Here is an iterative example of a procedure computing the fibonacci sequence in SICP. The idea is:
(define (fib n)
(fib-iter 1 0 n))
(define (fib-iter a b count)
(if (= count 0)
b
(fib-iter (+ a b) a (- count 1))))
Looking at it deeper, I don't understand why continuing the computation towards fib(n+1) is necessary. I found we could have written.
;; a and b are first and second integers respectively
;; in the recursive call, b would be replaced by a+b because it is the next number in the sequence
;; so now a will be replaced by the previous value of b because it is the previous value.
(define (fib2 n)
(fib-iter 1 0 n))
(define (fib-iter a b count)
(if (= count 0)
b
(fib-iter b (+ a b) (- count 1))))
Now, I really think the first example, the one continuing up to n+1 is really redundant. I don't understand why is that necessary. What's wrong with my proposed iterative example?

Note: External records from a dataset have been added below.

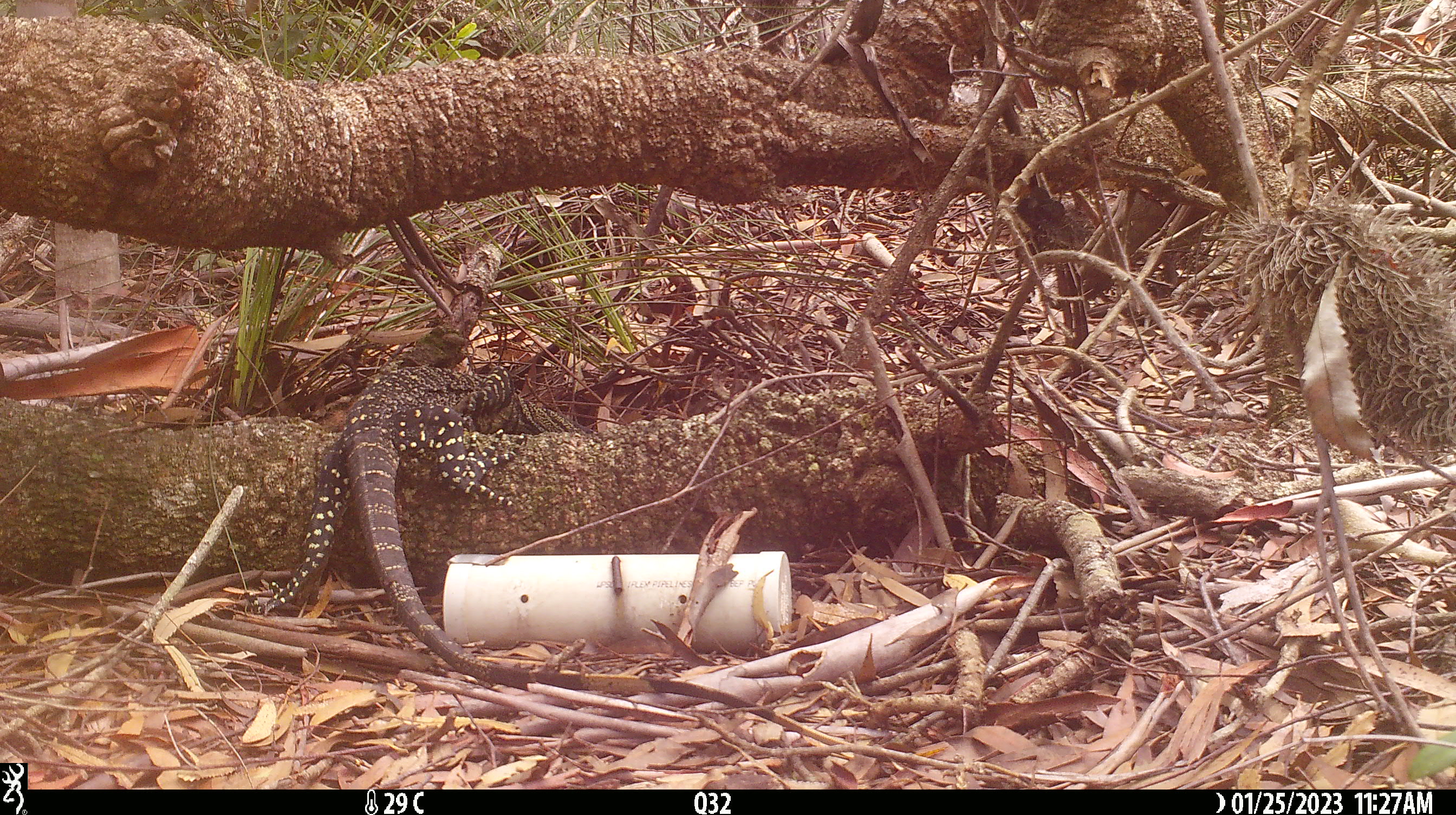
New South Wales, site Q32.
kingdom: Animalia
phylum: Chordata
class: Reptilia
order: Squamata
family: Varanidae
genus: Varanus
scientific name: Varanus varius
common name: lace monitor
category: goanna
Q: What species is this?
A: Goanna (lace monitor) (Varanus varius).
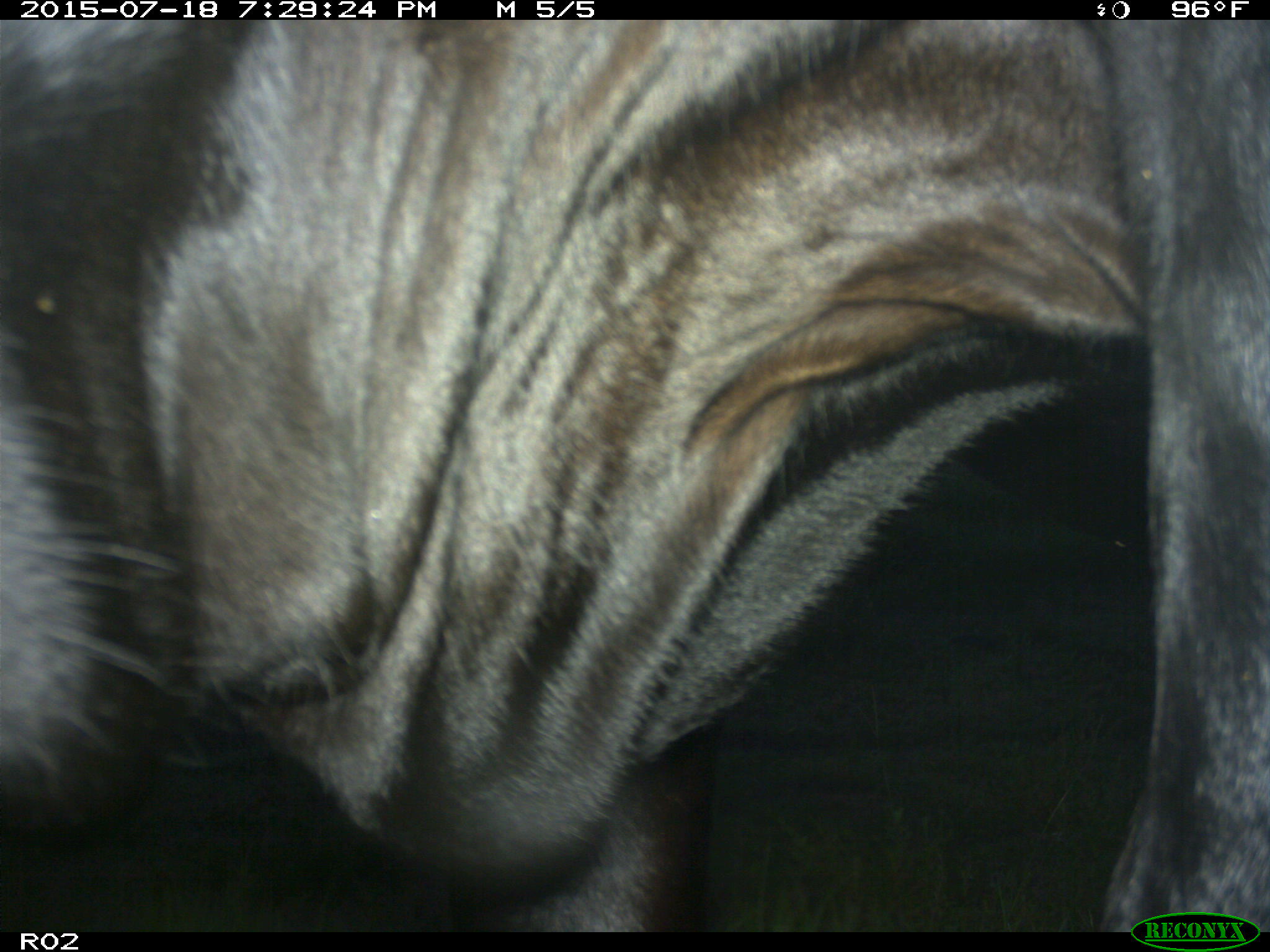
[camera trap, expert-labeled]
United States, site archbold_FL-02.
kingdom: Animalia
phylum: Chordata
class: Mammalia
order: Artiodactyla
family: Bovidae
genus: Bos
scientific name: Bos taurus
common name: domestic cow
Bos taurus (domestic cow).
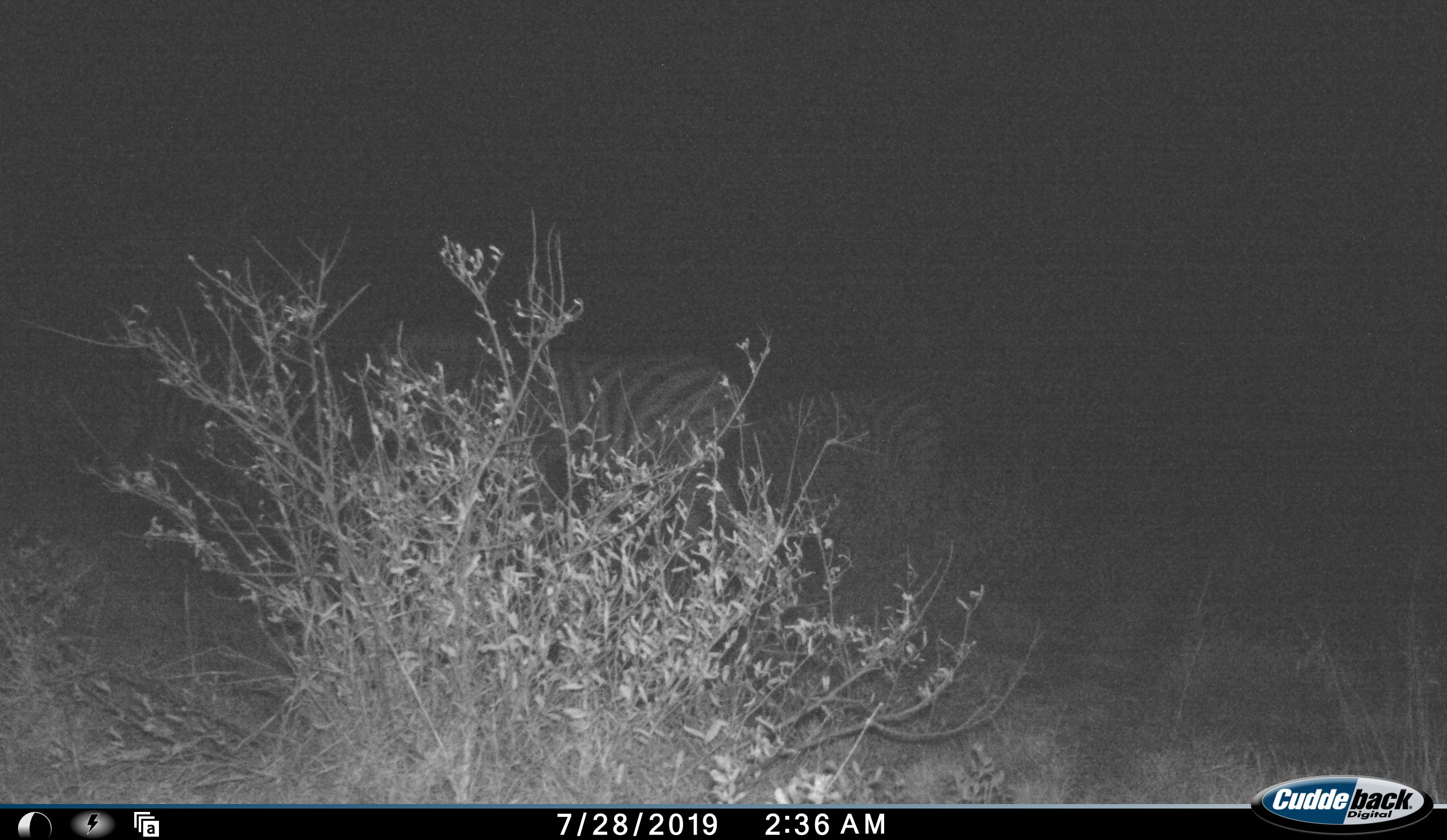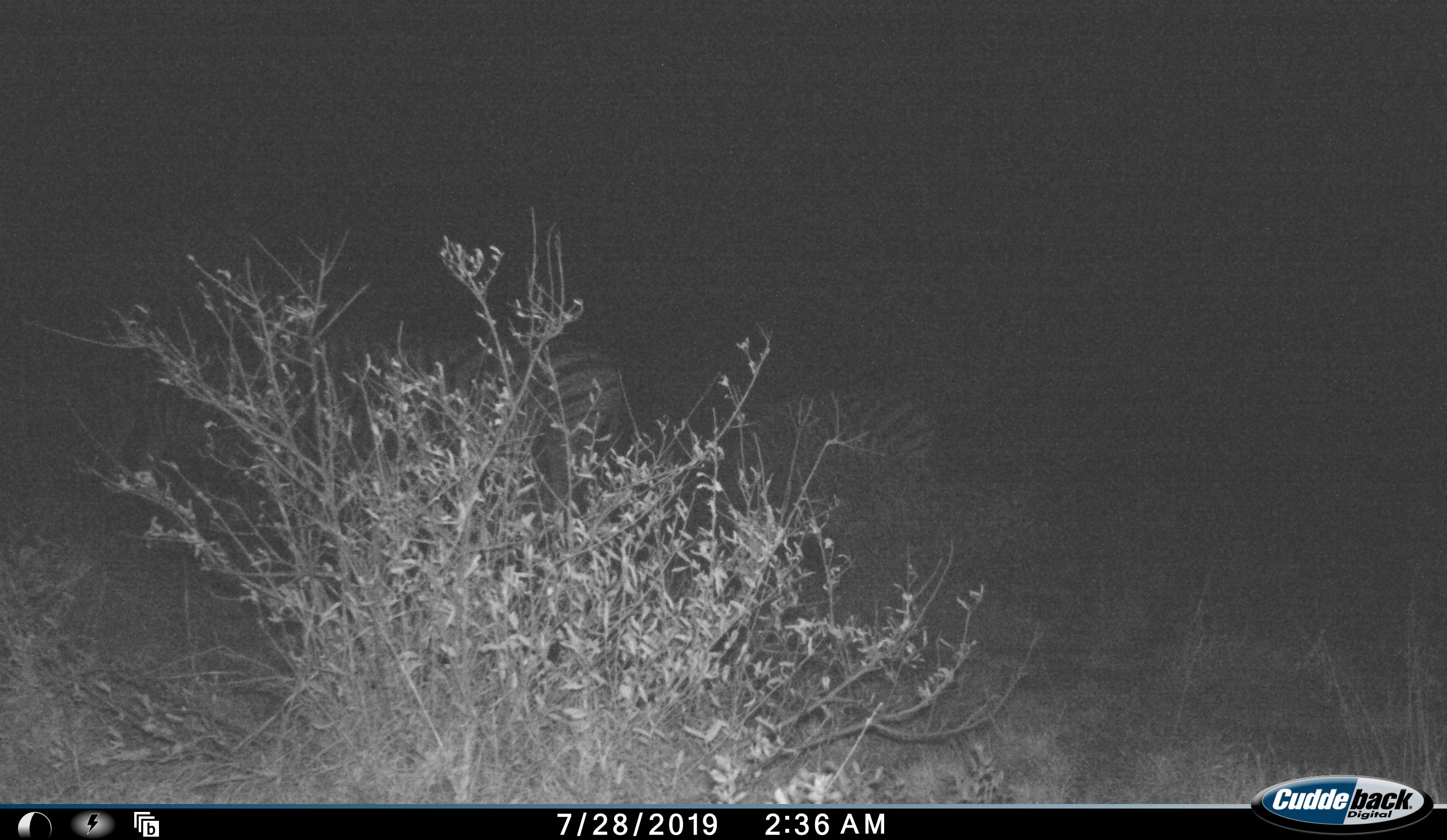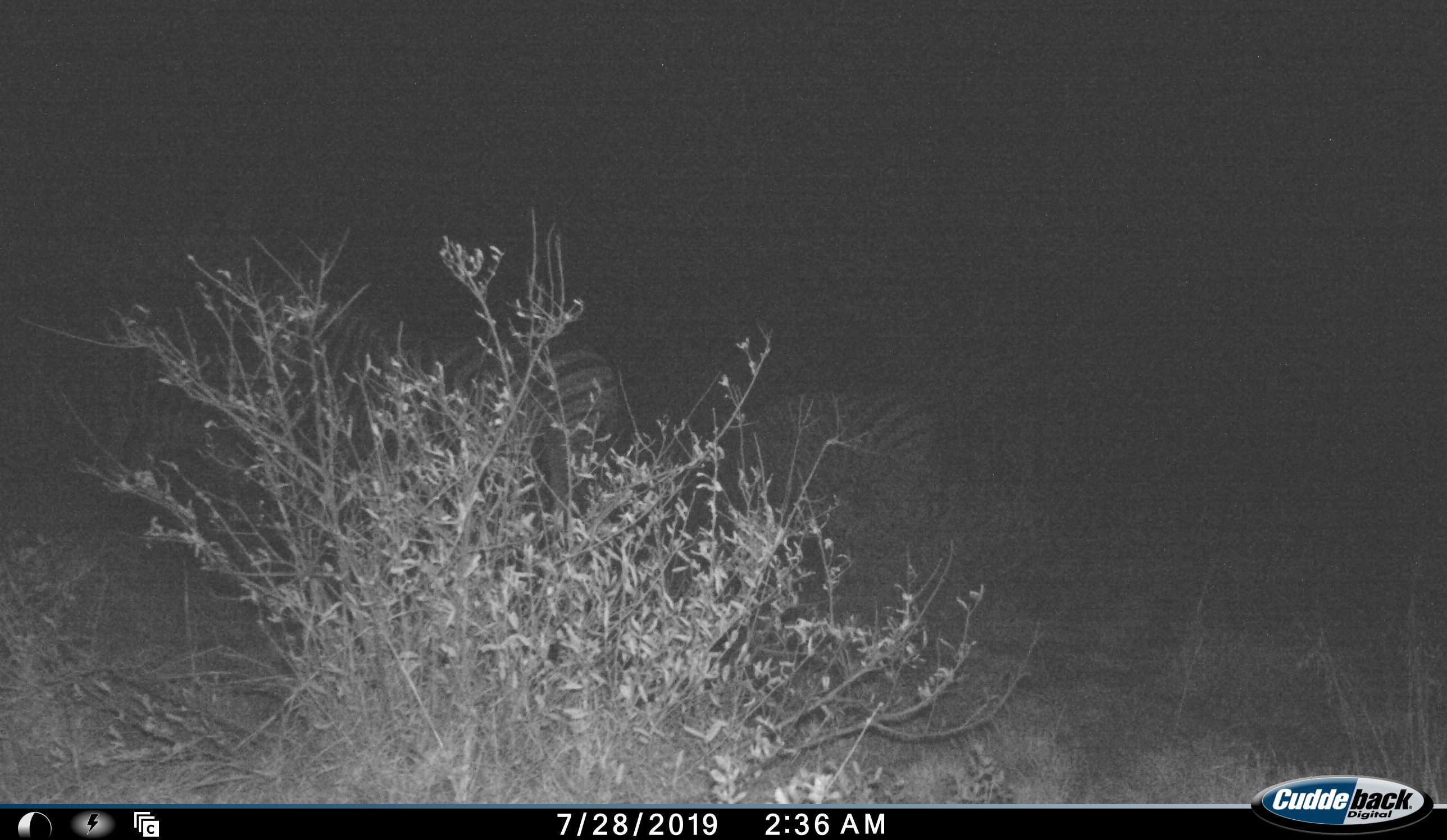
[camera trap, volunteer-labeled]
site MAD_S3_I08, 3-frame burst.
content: unidentified animal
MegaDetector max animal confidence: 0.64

Bot procedures produce correct result. However, the first one retains the relationship between a and b: a is Fib(i+1) and b is Fib(i) where i=n-count. The second method uses the first iteration to swap a and b around, thus introducing one redundant iteration. This can be seen by taking the trace of procedures:
> (define (fib n)
(fib-iter 1 0 n))
(define (fib-iter a b count)
(if (= count 0)
b
(fib-iter (+ a b) a (- count 1))))
> (trace fib-iter)
> (fib 3)
>(fib-iter 1 0 3)
>(fib-iter 1 1 2)
>(fib-iter 2 1 1)
>(fib-iter 3 2 0)
<2
2
> (define (fib-iter a b count)
(if (= count 0)
b
(fib-iter b (+ a b) (- count 1))))
> (trace fib-iter)
> (fib 3)
>(fib-iter 1 0 3)
>(fib-iter 0 1 2)
>(fib-iter 1 1 1)
>(fib-iter 1 2 0)
<2
2
What you actually want is something like this:
> (define (fib n)
(if (zero? n)
0
(fib-iter 0 1 (- n 1))))
(define (fib-iter a b count)
(if (zero? count)
b
(fib-iter b (+ a b) (- count 1))))
> (trace fib-iter)
> (fib 3)
>(fib-iter 0 1 2)
>(fib-iter 1 1 1)
>(fib-iter 1 2 0)
<2
2
Notice, there is one less iteration. However, I'm doing extra work in procedure fib.